Triggers vary from person to person. Keeping a simple diary of your activities and symptoms for a couple of weeks is one of the most effective ways to identify your personal patterns.

Causes Beyond Menopause

Menopause is by far the most common cause, but hot flushes can happen for other reasons. An overactive thyroid gland speeds up metabolism and raises body temperature, producing similar symptoms. Certain medications can also trigger flushes. Antidepressants, particularly at higher doses, can increase sweating and flushing. This effect tends to be more pronounced with drugs that target both serotonin and norepinephrine compared to those targeting serotonin alone. Cancer treatments that suppress hormones, such as those used for breast or prostate cancer, commonly cause hot flushes as well. Anxiety disorders, infections, and some rare tumors can also be responsible. If you’re experiencing hot flushes and you’re not in the typical menopausal age range, or if they come with other unexplained symptoms, these other causes are worth investigating.

Hormone Therapy

Hormone therapy remains the most effective treatment for hot flushes. It works by replacing the estrogen (and, for women with a uterus, progesterone) that the body has stopped producing, which calms the overactive neurons driving the thermostat malfunction. For most women, this brings significant relief.

The timing of starting hormone therapy matters. Research suggests the best risk-to-benefit profile comes from starting within 10 years of menopause onset and before age 60. For older women or those who start later, combined hormone therapy carries a small increased risk of cardiovascular problems.
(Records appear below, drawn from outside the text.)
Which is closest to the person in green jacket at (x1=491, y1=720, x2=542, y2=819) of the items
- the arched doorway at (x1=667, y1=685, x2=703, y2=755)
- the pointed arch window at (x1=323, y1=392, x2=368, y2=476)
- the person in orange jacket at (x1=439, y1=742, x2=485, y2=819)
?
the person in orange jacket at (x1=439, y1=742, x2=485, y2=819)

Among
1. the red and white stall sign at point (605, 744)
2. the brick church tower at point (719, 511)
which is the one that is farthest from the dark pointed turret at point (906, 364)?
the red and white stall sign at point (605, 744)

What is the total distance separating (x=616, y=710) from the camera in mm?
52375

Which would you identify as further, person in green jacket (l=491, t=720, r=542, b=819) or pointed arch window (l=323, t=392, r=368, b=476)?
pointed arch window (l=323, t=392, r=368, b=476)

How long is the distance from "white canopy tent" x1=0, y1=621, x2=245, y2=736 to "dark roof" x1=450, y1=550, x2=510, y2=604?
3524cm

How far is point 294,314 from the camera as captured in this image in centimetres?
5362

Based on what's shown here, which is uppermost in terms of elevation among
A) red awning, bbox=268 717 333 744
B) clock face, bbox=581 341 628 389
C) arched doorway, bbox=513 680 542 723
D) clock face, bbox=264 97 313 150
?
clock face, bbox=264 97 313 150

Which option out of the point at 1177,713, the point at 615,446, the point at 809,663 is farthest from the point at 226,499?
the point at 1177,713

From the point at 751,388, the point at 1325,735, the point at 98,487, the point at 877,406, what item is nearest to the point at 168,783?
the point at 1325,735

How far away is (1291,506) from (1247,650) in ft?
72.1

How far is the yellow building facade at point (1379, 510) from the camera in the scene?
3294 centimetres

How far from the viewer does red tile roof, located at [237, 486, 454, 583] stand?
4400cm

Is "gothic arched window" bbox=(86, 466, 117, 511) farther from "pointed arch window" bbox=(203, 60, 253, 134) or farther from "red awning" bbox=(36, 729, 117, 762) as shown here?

The decision depends on symptom severity, personal health history, and family medical background.

Non-Hormonal Treatment

For women who can’t or prefer not to use hormones, a newer class of treatment now targets the exact brain mechanism behind hot flushes. The FDA approved the first drug in this class in 2023. It works by blocking the receptor that the overactive hypothalamic neurons use to trigger the heat-release cascade, essentially calming those neurons directly rather than replacing estrogen.

In clinical trials, women taking this medication went from an average of 10 to 12 moderate-to-severe hot flushes per day down to roughly 4 to 5 within four weeks, with further improvement by 12 weeks. That translates to about 2 to 3 fewer daily episodes compared to placebo, a difference that was both statistically significant and clinically meaningful. It’s a once-daily pill taken with or without food.

Low-dose antidepressants are also sometimes prescribed off-label for hot flushes with modest benefit, though it’s worth noting that at higher doses, these same medications can actually worsen flushing in some women.

Lifestyle Strategies That Help

Beyond avoiding known triggers, a few practical strategies can reduce the frequency and severity of episodes. Dressing in layers lets you quickly adjust when a flush starts. Keeping your bedroom cool and using moisture-wicking bedding can reduce nighttime awakenings. Regular physical activity appears to improve thermoregulation over time, though intense exercise in hot conditions can itself be a trigger.

Cognitive behavioral therapy has shown consistent results in helping women cope with hot flushes, not by eliminating them entirely but by reducing how bothersome and disruptive they feel. Clinical hypnosis and structured relaxation practices have also demonstrated measurable reductions in flush frequency in controlled studies. These approaches work best as part of a broader management plan rather than as standalone fixes.